New Year: in the Vendée Globe, the last were the first to pass in 2021



“I am fortunate to celebrate this New Year right now!”, rejoiced Manuel Cousin, current 22nd in the Vendée Globe standings, on franceinfo. As he speaks, it is 11 am, Thursday December 31 in Paris. But for him, it’s already Friday January 1st: the skipper is in the south of New Zealand, in the middle of the Pacific Ocean, west of the date line. And for the better ranked skippers, who are already a little further east, beyond this imaginary line, which largely follows the 180th meridian (or antimeridian), it is still for a few hours on December 31.

>> 2021: follow the transition to the new year in our direct

How does it feel to be among the first to pass in 2021? “I hope it will be better than 2020, even if we had the chance to take part in the Vendée Globe, says Manuel Cousin, aboard Sétin Group. Obviously, we have all experienced what everyone is experiencing today with the pandemic, it is to be wished everyone that all this improves, and we do indeed hope that with the vaccine, it will be resolved. “

Manuel Cousin enjoys relatively good sailing conditions, even though the weather is “cool, 3 to 4 degrees”. But the sailor also wants to share his happiness to be at sea: “We always see albatrosses, which follow us and soar majestically behind the boat, it’s really beautiful. They never really move their wings, they soar. We’re never alone, after all.”

“The albatrosses play with the air flow of the sails of the boat. They are very very large, it’s impressive, several meters wide.”

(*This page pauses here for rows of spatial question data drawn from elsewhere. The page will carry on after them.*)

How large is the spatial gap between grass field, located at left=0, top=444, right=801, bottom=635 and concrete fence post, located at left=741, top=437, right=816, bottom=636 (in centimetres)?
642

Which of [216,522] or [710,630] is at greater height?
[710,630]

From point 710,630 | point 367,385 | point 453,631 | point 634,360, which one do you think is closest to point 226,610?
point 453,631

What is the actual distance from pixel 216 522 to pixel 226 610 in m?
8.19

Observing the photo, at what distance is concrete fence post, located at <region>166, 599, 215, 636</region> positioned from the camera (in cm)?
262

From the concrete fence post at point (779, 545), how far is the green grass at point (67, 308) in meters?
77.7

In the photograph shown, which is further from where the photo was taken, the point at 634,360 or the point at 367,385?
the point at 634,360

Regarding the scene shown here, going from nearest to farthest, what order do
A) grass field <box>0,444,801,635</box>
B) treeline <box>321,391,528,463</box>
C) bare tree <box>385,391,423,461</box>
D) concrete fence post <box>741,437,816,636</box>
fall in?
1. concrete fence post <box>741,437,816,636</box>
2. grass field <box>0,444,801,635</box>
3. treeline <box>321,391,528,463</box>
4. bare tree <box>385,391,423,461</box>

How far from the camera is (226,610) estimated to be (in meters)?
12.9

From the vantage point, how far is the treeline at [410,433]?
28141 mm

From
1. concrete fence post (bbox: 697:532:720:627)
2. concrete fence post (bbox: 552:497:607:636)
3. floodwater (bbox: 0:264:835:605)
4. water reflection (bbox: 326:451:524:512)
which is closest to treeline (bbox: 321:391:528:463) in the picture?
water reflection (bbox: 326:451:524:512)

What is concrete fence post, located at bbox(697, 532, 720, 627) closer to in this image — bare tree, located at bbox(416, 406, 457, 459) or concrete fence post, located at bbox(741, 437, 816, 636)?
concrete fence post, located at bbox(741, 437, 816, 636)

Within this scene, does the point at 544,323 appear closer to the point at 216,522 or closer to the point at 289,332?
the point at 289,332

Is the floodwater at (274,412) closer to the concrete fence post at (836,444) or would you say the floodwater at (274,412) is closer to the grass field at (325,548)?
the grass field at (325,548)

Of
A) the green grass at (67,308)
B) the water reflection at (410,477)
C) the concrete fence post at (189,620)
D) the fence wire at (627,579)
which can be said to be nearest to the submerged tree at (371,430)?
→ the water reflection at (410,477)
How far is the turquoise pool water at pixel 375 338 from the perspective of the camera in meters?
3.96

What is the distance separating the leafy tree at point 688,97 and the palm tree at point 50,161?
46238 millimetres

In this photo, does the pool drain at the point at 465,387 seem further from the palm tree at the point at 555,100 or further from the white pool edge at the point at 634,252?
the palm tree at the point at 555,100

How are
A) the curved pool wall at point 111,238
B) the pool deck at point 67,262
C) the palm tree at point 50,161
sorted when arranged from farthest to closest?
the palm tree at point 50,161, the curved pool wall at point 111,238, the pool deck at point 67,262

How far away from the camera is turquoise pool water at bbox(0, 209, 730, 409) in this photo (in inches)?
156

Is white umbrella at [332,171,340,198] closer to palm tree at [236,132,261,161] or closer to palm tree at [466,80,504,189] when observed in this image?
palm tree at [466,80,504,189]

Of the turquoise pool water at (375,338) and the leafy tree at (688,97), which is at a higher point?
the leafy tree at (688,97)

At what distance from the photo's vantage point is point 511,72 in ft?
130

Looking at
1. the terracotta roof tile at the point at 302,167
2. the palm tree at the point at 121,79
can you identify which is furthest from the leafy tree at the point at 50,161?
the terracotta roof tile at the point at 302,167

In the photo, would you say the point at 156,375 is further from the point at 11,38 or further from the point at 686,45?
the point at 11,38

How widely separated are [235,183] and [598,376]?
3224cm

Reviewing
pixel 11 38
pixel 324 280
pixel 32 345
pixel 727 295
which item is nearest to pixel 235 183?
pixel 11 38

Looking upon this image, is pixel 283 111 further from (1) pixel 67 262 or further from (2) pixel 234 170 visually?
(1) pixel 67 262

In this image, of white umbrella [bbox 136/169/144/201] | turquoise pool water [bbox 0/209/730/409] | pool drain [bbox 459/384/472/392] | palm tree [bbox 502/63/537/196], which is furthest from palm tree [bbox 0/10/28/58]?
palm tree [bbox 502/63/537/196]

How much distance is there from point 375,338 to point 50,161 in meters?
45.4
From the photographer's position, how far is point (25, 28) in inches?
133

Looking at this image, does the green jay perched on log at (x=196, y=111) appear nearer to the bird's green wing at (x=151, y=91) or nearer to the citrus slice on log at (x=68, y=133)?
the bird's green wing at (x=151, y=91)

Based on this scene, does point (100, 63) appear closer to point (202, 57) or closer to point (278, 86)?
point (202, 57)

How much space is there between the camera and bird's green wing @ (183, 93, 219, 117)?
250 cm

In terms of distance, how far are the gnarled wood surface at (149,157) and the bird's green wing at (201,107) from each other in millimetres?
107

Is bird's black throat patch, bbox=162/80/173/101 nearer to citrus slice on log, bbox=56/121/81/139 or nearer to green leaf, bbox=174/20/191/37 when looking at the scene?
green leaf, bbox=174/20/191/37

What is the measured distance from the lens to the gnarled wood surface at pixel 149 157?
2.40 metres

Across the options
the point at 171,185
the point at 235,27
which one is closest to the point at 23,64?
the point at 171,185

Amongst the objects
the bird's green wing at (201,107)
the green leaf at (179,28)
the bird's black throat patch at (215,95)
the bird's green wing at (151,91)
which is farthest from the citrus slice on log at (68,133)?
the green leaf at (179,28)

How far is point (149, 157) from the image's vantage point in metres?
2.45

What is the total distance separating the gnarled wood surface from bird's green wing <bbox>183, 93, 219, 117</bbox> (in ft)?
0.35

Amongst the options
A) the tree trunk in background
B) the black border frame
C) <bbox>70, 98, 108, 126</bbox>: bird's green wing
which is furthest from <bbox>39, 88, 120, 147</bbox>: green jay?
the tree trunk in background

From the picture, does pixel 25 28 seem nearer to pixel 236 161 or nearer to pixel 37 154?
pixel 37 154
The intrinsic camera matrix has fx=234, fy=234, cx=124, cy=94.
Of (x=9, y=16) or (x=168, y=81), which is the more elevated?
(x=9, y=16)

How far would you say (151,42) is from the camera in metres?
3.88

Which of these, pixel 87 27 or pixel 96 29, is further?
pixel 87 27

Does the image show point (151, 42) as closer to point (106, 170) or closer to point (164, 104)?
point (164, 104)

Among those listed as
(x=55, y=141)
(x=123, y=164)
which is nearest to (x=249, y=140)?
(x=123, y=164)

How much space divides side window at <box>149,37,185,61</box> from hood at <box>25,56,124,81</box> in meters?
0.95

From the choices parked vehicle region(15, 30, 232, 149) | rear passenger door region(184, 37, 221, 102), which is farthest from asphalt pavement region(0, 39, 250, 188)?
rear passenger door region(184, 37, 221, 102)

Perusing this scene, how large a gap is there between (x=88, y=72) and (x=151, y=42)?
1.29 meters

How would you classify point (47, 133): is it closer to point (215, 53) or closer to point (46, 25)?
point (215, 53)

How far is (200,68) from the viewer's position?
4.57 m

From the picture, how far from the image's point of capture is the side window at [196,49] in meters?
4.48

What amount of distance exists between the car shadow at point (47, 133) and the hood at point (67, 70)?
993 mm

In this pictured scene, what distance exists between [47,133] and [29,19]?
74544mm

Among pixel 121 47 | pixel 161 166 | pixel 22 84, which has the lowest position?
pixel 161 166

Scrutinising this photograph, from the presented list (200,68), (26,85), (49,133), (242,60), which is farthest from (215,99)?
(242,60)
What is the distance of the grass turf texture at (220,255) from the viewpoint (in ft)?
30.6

Manuel Cousin, skipper on the Vendée Globe

franceinfo

At the time when he confided in franceinfo, Manuel Cousin had not yet “consumed” his eve. “I had some technical glitches, so my 31 was a bit special. I worked all day but I just finished, and tonight I admit that I will prepare myself a good meal. My family, my relatives , my wife prepared it in a special bag. “

Among the sailors of the Vendée Globe, some do not make the most of their New Year’s Eve. The leader of the race, Yannick Bestaven, has not planned anything in particular: “It’s an evening like any other, I will have a thought for the family, the friends on the ground who are going to celebrate and then there you go.” By comparison, on Maxime Sorel’s monohull, 9th in the race, it’s Byzantium: “My partner had prepared two meals for me: one for Christmas and one for New Year’s Eve.

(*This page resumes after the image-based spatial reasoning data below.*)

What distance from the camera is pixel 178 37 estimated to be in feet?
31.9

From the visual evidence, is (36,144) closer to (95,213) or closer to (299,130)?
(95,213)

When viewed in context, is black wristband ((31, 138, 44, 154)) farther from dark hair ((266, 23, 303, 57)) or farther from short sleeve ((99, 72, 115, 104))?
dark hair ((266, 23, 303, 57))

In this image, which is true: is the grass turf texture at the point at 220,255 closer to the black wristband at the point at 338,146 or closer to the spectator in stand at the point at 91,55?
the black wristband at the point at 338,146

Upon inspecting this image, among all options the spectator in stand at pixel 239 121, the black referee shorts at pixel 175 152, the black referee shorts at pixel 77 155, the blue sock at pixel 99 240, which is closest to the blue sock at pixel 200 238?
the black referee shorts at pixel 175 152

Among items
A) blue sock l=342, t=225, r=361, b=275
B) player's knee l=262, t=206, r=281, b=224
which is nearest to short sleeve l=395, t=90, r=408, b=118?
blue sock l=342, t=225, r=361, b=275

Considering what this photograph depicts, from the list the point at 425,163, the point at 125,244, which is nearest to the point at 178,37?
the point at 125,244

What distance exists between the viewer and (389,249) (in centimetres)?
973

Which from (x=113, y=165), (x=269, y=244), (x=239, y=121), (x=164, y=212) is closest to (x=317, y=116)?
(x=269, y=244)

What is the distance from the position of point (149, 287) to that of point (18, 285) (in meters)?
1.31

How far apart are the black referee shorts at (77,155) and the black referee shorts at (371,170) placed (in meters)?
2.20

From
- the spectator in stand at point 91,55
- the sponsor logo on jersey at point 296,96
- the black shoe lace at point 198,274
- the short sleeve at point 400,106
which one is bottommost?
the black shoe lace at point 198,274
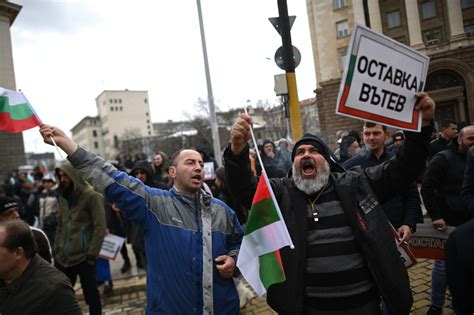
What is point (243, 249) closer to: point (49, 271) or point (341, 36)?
point (49, 271)

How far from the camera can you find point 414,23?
48.2 ft

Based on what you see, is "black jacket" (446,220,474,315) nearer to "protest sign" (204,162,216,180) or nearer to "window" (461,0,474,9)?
"protest sign" (204,162,216,180)

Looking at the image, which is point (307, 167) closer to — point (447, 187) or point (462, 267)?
point (462, 267)

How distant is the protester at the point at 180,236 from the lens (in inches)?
92.7

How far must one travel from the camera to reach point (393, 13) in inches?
631

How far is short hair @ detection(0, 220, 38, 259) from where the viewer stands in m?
2.14

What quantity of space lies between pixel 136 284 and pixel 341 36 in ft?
32.4

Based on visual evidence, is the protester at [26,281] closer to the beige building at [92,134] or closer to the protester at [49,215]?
the protester at [49,215]

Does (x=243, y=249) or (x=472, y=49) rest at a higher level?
(x=472, y=49)

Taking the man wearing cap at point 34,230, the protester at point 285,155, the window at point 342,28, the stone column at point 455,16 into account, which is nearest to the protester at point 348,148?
the protester at point 285,155

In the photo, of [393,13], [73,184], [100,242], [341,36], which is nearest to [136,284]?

“I think there is still foie gras, and the rest, normally it will be pasta, like at Christmas, because I love it. I intend to mark the occasion!”

Maxime Sorel, skipper on the Vendée Globe

to franceinfo

Mark the blow, yes, but at what time? Boat time, universal time or home time? The German Boris Hermann, 6th in the fleet, decided: “I celebrate it at European time. A little aperitif and a good little thing.”

For the first of the fleet, on the same time zones as North America, the switch to the new year will wait a little longer. IThey will celebrate the New Year after the metropolis, between 7 a.m. and 9 a.m., Paris time. For the last in the standings, on the other hand, it’s already 2021.